----- Document excerpt -----

The men and women from eight African countries packed into a rubber raft late last month and set off from the Libyan city of Sabratha in the hope of crossing the Mediterranean to reach Italy.

But powerful sea winds blew them off course. They drifted at sea for 10 days before their boat ended up back in Libyan waters and capsized off the coast of Misrata.

At least 12 died. Libyan authorities managed to rescue 10.

Othman Belbeisi, the International Organization for Migration's Libya chief, lamented the news on Twitter. "This is not acceptable," he added in a statement. "Saving lives at sea should be the No. 1 priority."

This year, 3,381 migrants have died around the globe, according to the IOM. Since 2015, that number is 22,459.

How to save migrants' lives, while also addressing calls for border controls, has drawn world leaders to Marrakesh, Morocco, this week to discuss the United Nations' Global Compact for Safe, Orderly and Regular Migration.

----- Material shown -----

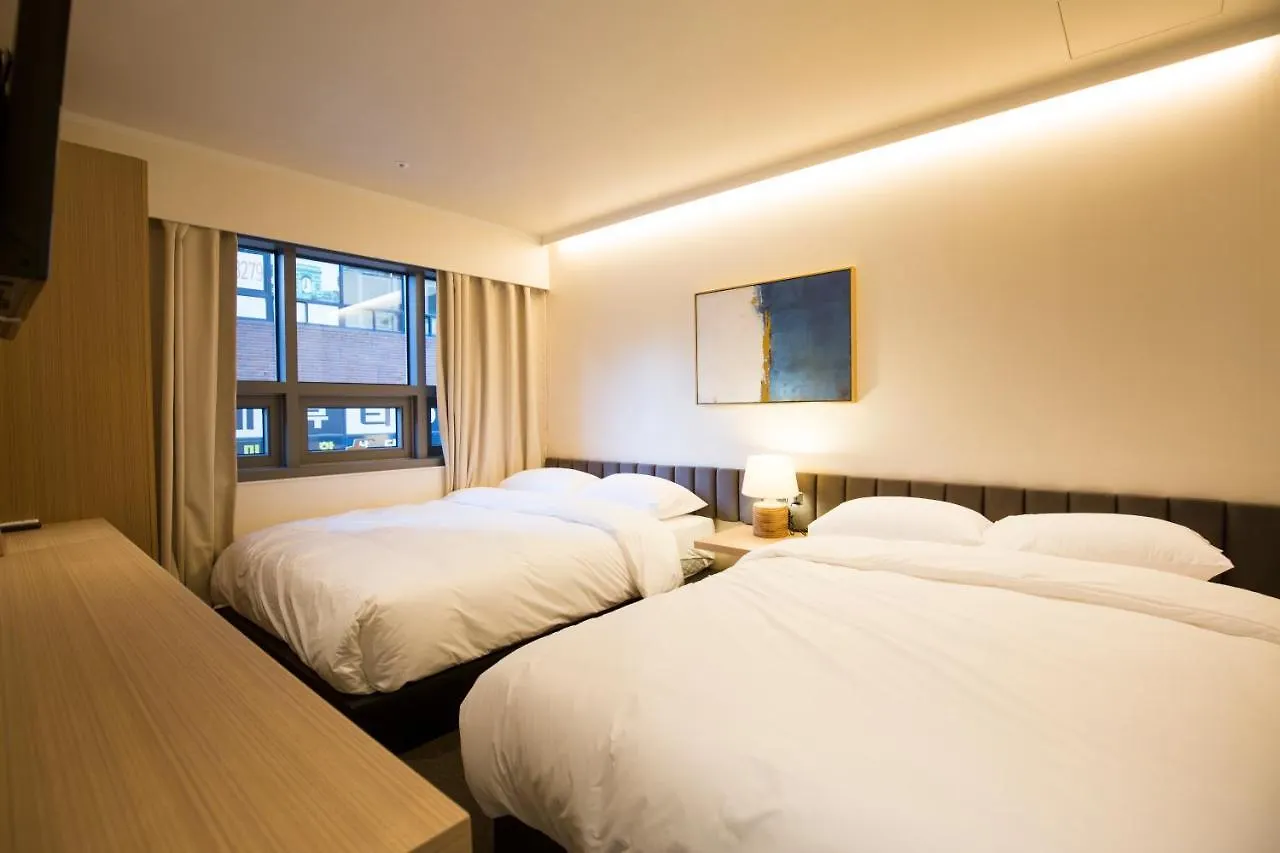 Uh Suite The Jongno Seoul 2*,  South Korea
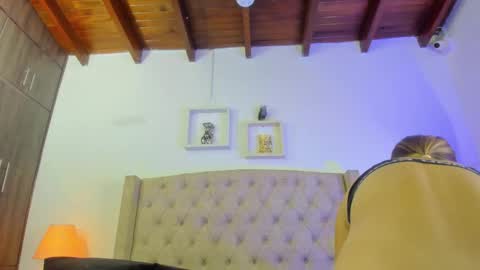 allisson online show from February 14, 12:03 pm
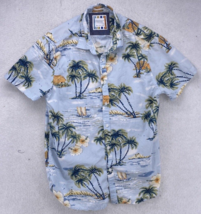 Cactus Men Shirt Size Medium Hawaiian Aloha Palm Tree Ricky Singh CM Cruise - $16.82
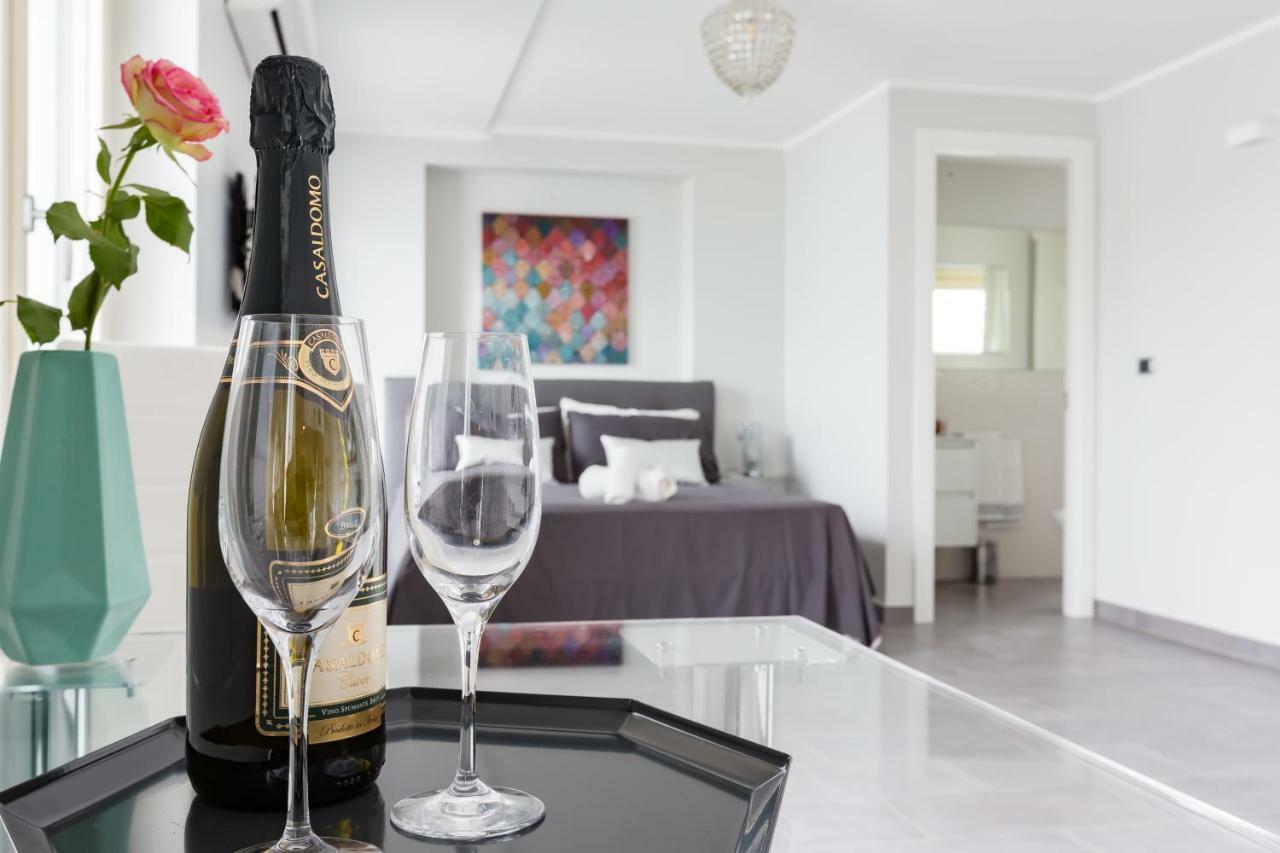 Penthouse 40 In Trastevere With Seasonally Jacuzzi โรม ภายนอก รูปภาพ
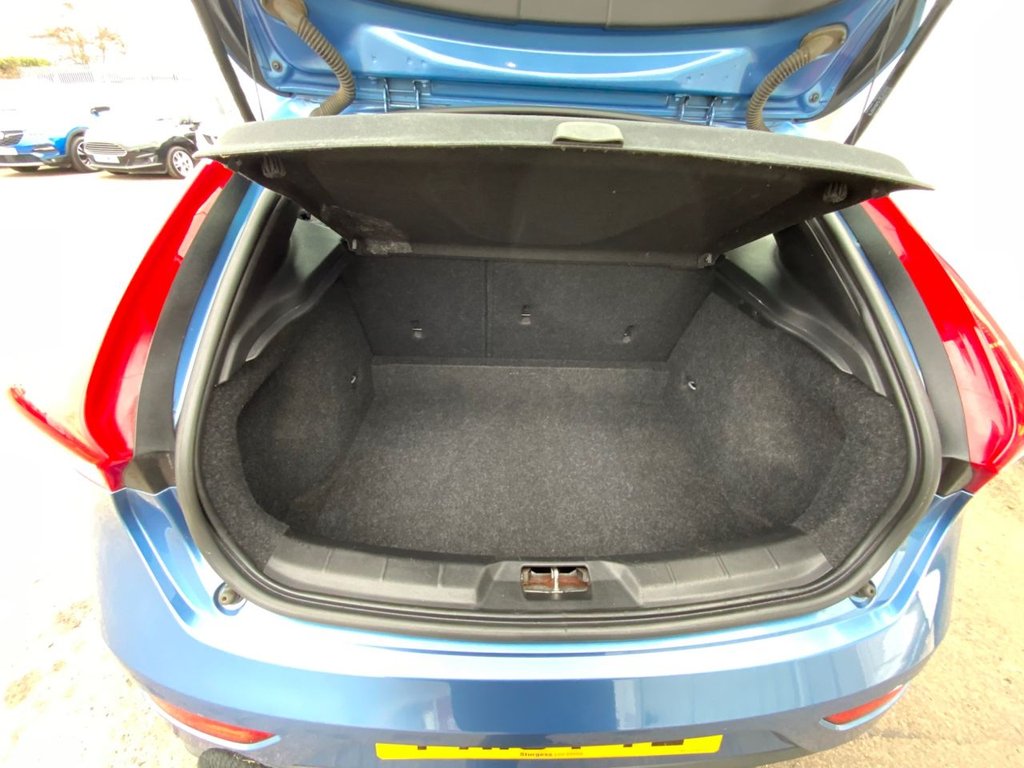 Used Volvo V40 2016 for sale - 78003081: Photo 27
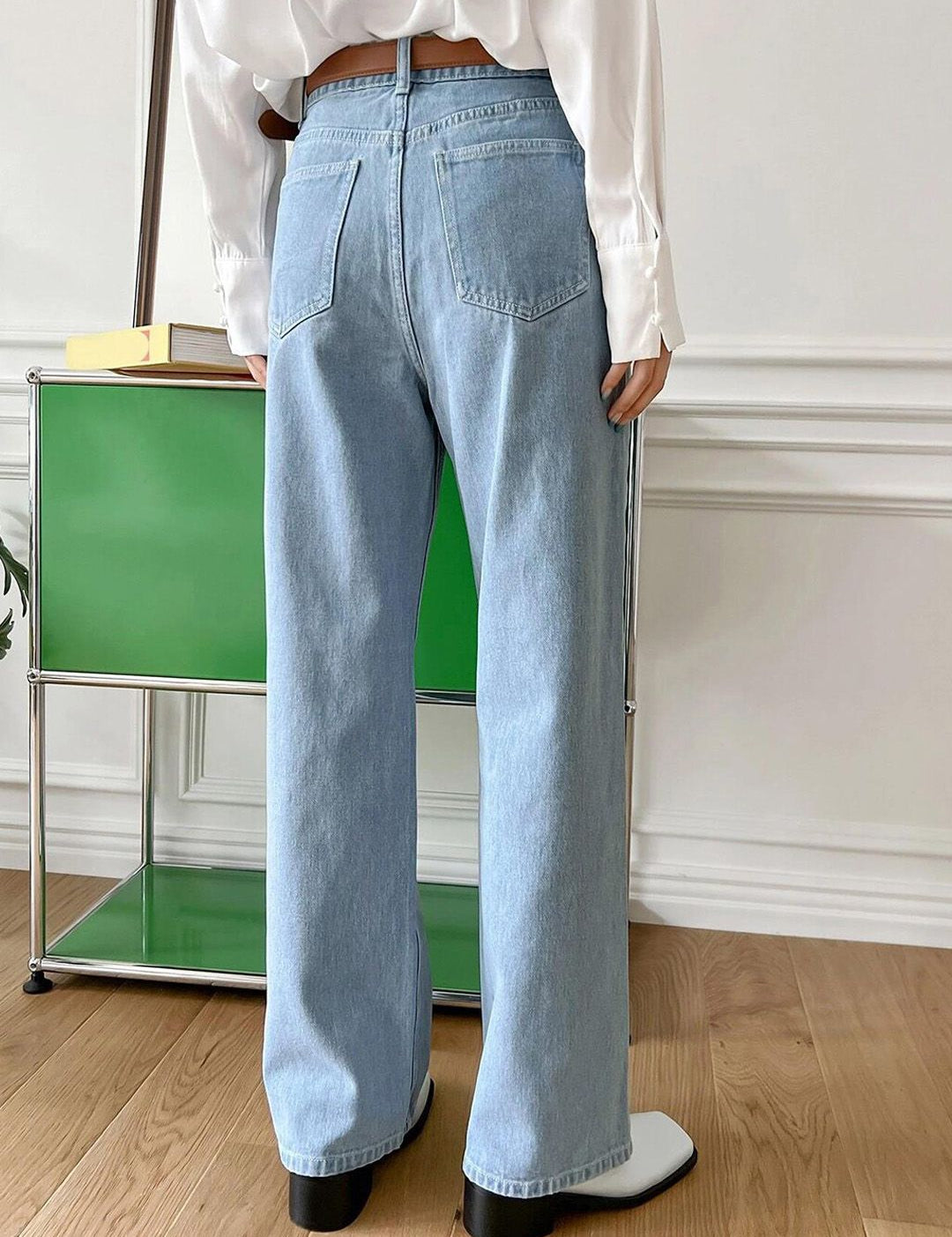 Kotty Women Straight Fit High-Rise Stretchable Jeans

-----

Activity list →
• A. Answer these questions from the migrant article:
(i) From which Libyan city did the raft set off?
(ii) How many days did the people drift at sea?
(iii) According to the IOM, how many migrants have died around the globe this year?
• B. Please return the passage of the migrant article from "The men and" to "to rescue 10.".
Draw only on the migrant article as your source.

Outputs for the tasks →
• A.
(i) Sabratha
(ii) 10 days
(iii) 3,381

• B.
The men and women from eight African countries packed into a rubber raft late last month and set off from the Libyan city of Sabratha in the hope of crossing the Mediterranean to reach Italy.

But powerful sea winds blew them off course. They drifted at sea for 10 days before their boat ended up back in Libyan waters and capsized off the coast of Misrata.

At least 12 died. Libyan authorities managed to rescue 10.